→ **TASKS**:
A - From the piece on the "Making Obama" podcast, output the passage that begins at the words "Our memories of" and ends after the words "to national tragedies.", copied without any change.
B - According to the piece on the "Making Obama" podcast, who hosts the podcast?

“Making Obama,” and the Former President’s Chicago Years, Are a Call to Action |

Our memories of the Obama Administration heighten the surreality of the
Trump era: every Trumpian indignity seems to have a counterpoint—an
Obama meme, a Pete
Souza photograph. Last week alone gave us multiple occasions to marvel at the
dissonance: the unveiling at the National Portrait Gallery of the Obamas’ official portraits, by Kehinde
Wiley and Amy
Sherald, reminded us of their thoughtful sophistication. A Valentine’s Day tweet
from Barack to
Michelle evoked their
natural affection and mutual respect. And the Parkland, Florida,
shooting at Marjory Stoneman Douglas High School reminded us of the
empathy that Obama brought to national tragedies.

The new podcast “Making Obama,”
from WBEZ Chicago, hosted by Jenn White and produced by Colin McNulty,
helps the Obama-nostalgic to push past wistfulness and despair by
reacquainting us with who Obama was before he became mythologized—and to
see what lessons we can glean from the making of political leaders. Like
its predecessor, “Making
Oprah,”
which was produced by the same team, “Making Obama” grounds its
subject’s story in Chicago specifics. Though it includes some soaring,
stirring Obama rhetoric—that Grant Park acceptance speech, in 2008
(“Hello, Chicago!”)—it’s
centered on humbler stories. A teaser for future episodes includes a
clip in which someone says, “He said, ‘Yes we can—is that too corny?’ ”

→ **MATERIAL**:
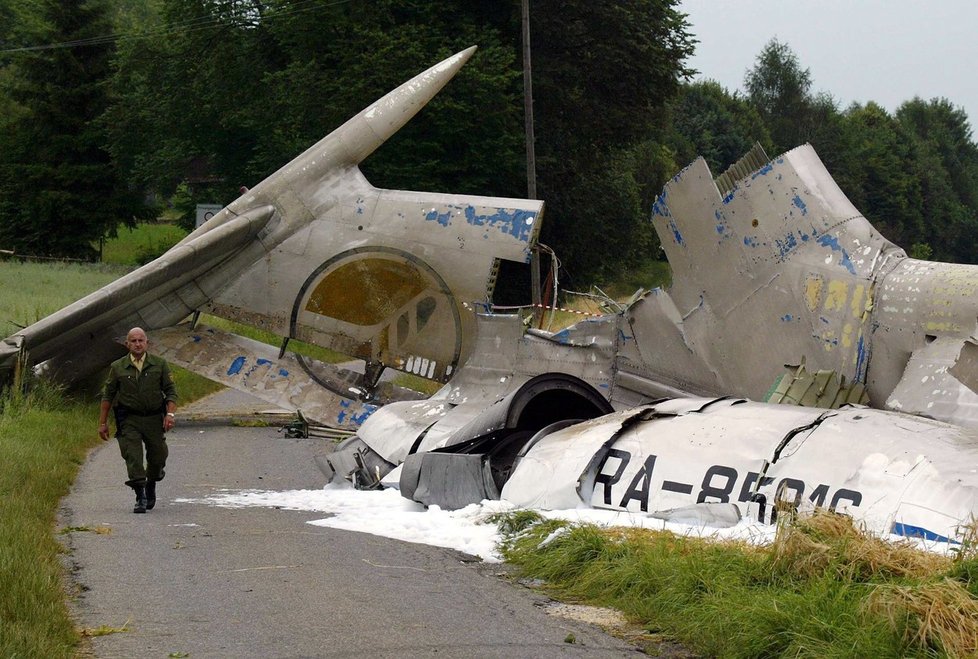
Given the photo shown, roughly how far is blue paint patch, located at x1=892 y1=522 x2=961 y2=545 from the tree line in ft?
86.3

→ **RESULTS**:
A -
Our memories of the Obama Administration heighten the surreality of the
Trump era: every Trumpian indignity seems to have a counterpoint—an
Obama meme, a Pete
Souza photograph. Last week alone gave us multiple occasions to marvel at the
dissonance: the unveiling at the National Portrait Gallery of the Obamas’ official portraits, by Kehinde
Wiley and Amy
Sherald, reminded us of their thoughtful sophistication. A Valentine’s Day tweet
from Barack to
Michelle evoked their
natural affection and mutual respect. And the Parkland, Florida,
shooting at Marjory Stoneman Douglas High School reminded us of the
empathy that Obama brought to national tragedies.

B - Jenn White